*Task details*. In the text excerpt about the Conservative conference debate on devolution, how long was the ovation when Baroness Thatcher arrived on the platform?

In speeches which at times seemed to assume that the next election was already lost, Michael Forsyth, the Secretary of State for Scotland, and his Welsh counterpart William Hague, competed to present themselves as right-wing harriers of a Labour administration.

Mr Forsyth described the recent confusion over Mr Blair's devolution policy as a "foretaste" of a Labour government. If a Scottish parliament were set up in Edinburgh, he said, Gordon Brown, the shadow Chancellor and MP for Dunfermline East, "could not legislate on ... matters affecting the daily lives of his constituents in Dunfermline, but he could do so for people in Dagenham".

Mr Hague also pursued the effects of a Labour victory, saying: "These assemblies ... would steadily demand more and more powers until they could fulfil their natural role as regulating, legislating, time- wasting, tax-raising busybodies."

But there was an undercurrent to the debate, as the two youngest Cabinet members competed for the approval of Baroness Thatcher, whose arrival on the platform interrupted proceedings for an enthusiastic 40-second ovation.

Mr Hague, 35, first wowed a Tory conference at 16. Just last year, he was given a slot in a youth debate. But yesterday he was given equal billing with Mr Forsyth, and won the loudest roar of approval when he gave the conference its first chance to express its anti-Brussels bloodlust, linking the defence of the Union against devolutionists to its defence against creeping European integration.

But it was Mr Forsyth who stole the television pictures, holding up a Union flag with the blue saltire of Scotland missing: "an anaemic red asterisk". "Is this the flag you want to fly over your children and your children's children?" he asked.

*Supplied material*.
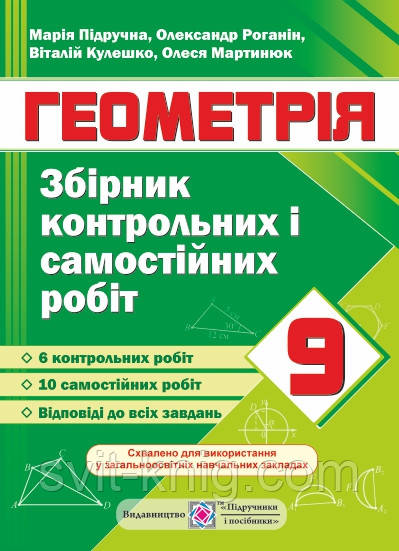 Геометрія. Збірник контрольних і самостійних робіт. 9 клас.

*Result*. It lasted 40 seconds.